His theory is consistent with many of the points raised in Why Entrepreneurs Hate (Most) MBAs. All too often, business students passively wait for innovation to fall into their laps, rather than exploring labs and computer science departments in search of promising advancements.
Investors – This group too often forgets that the entrepreneurs are the heroes of any startup community. Although local, value-added capital is certainly a catalyst within a startup community, local investors are not the community’s lifeblood. Great ideas coupled with competent entrepreneurs will attract sufficient capital, as exemplified by AngelList’s ability to match investors with great opportunities, the world over.
Mentors and Advisors – Brad makes a distinction between these two groups, noting that “an advisor has an economic relationship with the company” she is helping, whereas mentors do not. Successful mentors “give before they get” – a theme which resonates throughout Startup Communities.
Service Providers – These folks are typically over-represented at startup events: lawyers, accountants and the dreaded consultants. Brad suggests that the formula for success for service providers is consistent with that of mentors – give of your time, attention and creativity freely and good things will follow, such as an equity slug in a hot startup.
Large Companies – Successful, established companies can contribute to a startup community by sponsoring and hosting entrepreneurial events and allowing their executives to mentor aspiring entrepreneurs. Such activities are not altogether altruistic, as allowing their employees to vicariously share in the excitement of startups will reduce the number who become bored and leave the big company to pursue an entrepreneurial venture.
Danger Will Robinson, Danger
Brad also highlights pitfalls he has seen repeated in the various startup communities he has visited. I found this list particularly instructive, as avoiding these common errors can jumpstart a nascent community, while running afoul of them may doom it. Some of the pitfalls I found particularly instructive include:
Patriarchs Ain’t Your Daddy – Brad characterizes this challenge as the “old white-guy problem” in which a hierarchy of older, successful people is looked upon by the rest of the business community to “run the show.”
Solution: Ignore the old guard and operate autonomous of any such hierarchies.
Newcomers Ain’t Strangers – As the saying goes, “In a small town, you are no longer a stranger after 20 minutes, but you’re still a newcomer after 20 years.” Brad cautions against this mentality, encouraging leaders and feeders to reach out to new entrants to their startup communities.
Solution: In Santa Barbara, there is an unofficial “welcoming committee” of entrepreneurs who help newcomers become networked within our startup community. Step up and informally create such a welcoming committee in your hometown.
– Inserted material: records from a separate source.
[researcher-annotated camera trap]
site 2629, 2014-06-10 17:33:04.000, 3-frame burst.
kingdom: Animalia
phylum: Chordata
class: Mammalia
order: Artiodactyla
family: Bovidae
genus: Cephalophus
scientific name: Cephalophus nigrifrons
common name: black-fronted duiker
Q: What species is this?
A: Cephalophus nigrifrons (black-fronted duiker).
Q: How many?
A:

Incubating And Accelerating Success
Not surprisingly, Brad includes a chapter in Startup Communities regarding the appropriate roles of incubators and accelerators in a startup community. Brad and I discussed this lively topic when we chatted last year. You can hear Brad’s thoughts in the following seven-minute excerpt from our discussion.
Brad elaborates on our discussion by encouraging startup communities to create accelerators and incubators that support all four tenets of the Boulder Thesis:
1. Entrepreneurs are the leaders
2. Leaders have a long-term view
3. Startup community is inclusive
4. Startup community consistently hosts activities that engage all members
Whether you are a real or an aspiring leader or feeder within your startup community, I strongly encourage you to use Startup Communities as your playbook.